Your instructions
Print, please, the line that contains "From this photographic" and each line after it to the end of the entries, unchanged and with nothing else.

-------- Records for the exercise --------

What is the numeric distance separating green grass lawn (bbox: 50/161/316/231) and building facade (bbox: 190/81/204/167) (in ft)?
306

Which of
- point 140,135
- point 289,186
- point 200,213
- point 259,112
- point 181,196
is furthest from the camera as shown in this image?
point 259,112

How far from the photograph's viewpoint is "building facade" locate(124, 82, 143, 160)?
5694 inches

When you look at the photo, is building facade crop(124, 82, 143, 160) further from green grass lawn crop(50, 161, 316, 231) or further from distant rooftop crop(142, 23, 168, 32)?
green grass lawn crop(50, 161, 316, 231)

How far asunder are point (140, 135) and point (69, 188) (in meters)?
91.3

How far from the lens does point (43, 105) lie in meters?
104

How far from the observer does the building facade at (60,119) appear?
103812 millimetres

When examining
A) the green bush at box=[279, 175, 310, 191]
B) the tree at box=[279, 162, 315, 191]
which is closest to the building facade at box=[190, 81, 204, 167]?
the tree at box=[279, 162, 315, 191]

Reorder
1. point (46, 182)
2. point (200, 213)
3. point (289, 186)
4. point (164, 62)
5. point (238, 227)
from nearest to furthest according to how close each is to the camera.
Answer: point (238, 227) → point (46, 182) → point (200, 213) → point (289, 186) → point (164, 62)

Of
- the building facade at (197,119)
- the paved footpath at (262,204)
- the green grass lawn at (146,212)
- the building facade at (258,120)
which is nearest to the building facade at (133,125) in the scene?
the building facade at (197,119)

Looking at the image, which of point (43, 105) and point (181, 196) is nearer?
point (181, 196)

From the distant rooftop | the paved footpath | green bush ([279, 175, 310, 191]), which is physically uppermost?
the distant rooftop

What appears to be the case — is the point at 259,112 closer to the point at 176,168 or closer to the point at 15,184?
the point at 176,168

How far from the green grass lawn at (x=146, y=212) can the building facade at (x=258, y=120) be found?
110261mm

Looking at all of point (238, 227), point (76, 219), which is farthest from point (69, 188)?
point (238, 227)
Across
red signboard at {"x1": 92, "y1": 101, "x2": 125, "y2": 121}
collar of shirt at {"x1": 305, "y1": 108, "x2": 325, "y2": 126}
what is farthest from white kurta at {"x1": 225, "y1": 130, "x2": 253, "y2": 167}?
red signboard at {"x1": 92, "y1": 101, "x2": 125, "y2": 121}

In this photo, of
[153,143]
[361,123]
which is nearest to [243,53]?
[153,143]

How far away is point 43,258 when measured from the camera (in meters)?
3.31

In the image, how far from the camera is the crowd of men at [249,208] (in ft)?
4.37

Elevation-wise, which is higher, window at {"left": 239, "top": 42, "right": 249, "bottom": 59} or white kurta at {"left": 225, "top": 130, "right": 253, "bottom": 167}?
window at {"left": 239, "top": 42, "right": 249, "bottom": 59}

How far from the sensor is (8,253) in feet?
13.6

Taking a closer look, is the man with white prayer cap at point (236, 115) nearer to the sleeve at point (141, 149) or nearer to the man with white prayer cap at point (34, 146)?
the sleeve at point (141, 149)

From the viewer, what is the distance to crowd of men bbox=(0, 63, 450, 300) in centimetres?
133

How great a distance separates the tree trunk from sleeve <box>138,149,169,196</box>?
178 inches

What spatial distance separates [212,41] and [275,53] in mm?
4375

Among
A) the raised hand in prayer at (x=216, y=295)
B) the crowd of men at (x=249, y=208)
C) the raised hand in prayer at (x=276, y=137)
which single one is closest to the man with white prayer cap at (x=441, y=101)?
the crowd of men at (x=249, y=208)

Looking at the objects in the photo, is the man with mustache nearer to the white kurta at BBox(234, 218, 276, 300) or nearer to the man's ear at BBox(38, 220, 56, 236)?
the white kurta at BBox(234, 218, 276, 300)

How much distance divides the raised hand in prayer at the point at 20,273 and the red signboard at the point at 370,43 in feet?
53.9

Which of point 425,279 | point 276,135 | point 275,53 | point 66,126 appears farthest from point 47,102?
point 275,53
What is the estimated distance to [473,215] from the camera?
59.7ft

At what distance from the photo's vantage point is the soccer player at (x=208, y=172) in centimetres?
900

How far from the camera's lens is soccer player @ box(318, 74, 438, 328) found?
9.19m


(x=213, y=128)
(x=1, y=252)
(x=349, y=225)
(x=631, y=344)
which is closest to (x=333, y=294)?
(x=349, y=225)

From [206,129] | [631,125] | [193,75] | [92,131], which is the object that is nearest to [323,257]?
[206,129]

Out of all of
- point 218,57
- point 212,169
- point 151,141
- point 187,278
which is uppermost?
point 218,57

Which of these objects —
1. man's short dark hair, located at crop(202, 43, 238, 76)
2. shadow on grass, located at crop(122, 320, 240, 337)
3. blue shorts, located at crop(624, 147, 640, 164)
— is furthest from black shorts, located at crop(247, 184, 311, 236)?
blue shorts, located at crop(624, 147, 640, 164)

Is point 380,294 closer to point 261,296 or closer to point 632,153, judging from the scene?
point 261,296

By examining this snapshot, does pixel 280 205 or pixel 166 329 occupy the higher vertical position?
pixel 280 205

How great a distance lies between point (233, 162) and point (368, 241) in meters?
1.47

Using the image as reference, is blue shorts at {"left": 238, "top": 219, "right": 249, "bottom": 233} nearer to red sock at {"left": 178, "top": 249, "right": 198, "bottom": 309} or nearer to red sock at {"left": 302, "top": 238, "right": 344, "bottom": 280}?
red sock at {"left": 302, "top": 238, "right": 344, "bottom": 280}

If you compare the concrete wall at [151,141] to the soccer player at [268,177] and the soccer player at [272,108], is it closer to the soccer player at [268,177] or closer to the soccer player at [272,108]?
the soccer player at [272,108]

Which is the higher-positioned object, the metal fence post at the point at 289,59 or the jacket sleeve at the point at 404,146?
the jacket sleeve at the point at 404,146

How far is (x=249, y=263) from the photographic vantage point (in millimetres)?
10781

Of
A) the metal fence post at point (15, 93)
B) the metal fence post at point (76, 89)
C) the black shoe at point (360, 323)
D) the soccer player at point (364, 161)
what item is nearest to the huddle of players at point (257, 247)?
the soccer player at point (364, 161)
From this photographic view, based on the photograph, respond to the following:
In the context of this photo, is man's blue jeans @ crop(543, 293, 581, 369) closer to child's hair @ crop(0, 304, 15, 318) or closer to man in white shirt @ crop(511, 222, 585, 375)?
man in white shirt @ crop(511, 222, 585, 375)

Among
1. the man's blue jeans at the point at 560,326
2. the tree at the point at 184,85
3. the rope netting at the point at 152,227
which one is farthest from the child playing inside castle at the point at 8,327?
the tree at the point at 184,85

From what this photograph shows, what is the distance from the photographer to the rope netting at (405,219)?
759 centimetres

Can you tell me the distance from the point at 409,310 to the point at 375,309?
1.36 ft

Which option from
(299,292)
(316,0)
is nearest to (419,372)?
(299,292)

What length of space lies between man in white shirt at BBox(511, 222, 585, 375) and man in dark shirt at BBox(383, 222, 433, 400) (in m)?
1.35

--------

Task answer
From this photographic view, based on the photograph, respond to the following:
In the context of this photo, is man's blue jeans @ crop(543, 293, 581, 369) closer to child's hair @ crop(0, 304, 15, 318) or closer to man in white shirt @ crop(511, 222, 585, 375)?
man in white shirt @ crop(511, 222, 585, 375)

Among
1. the man's blue jeans at the point at 560,326
2. the tree at the point at 184,85
3. the rope netting at the point at 152,227
which one is farthest from the child playing inside castle at the point at 8,327?
the tree at the point at 184,85

From what this photograph shows, what is the distance from the photographer to the rope netting at (405,219)?
759 centimetres

Can you tell me the distance from the point at 409,310 to the point at 375,309?
1.36 ft

Which option from
(299,292)
(316,0)
is nearest to (419,372)?
(299,292)

What length of space lies between man in white shirt at BBox(511, 222, 585, 375) and man in dark shirt at BBox(383, 222, 433, 400) (in m)?
1.35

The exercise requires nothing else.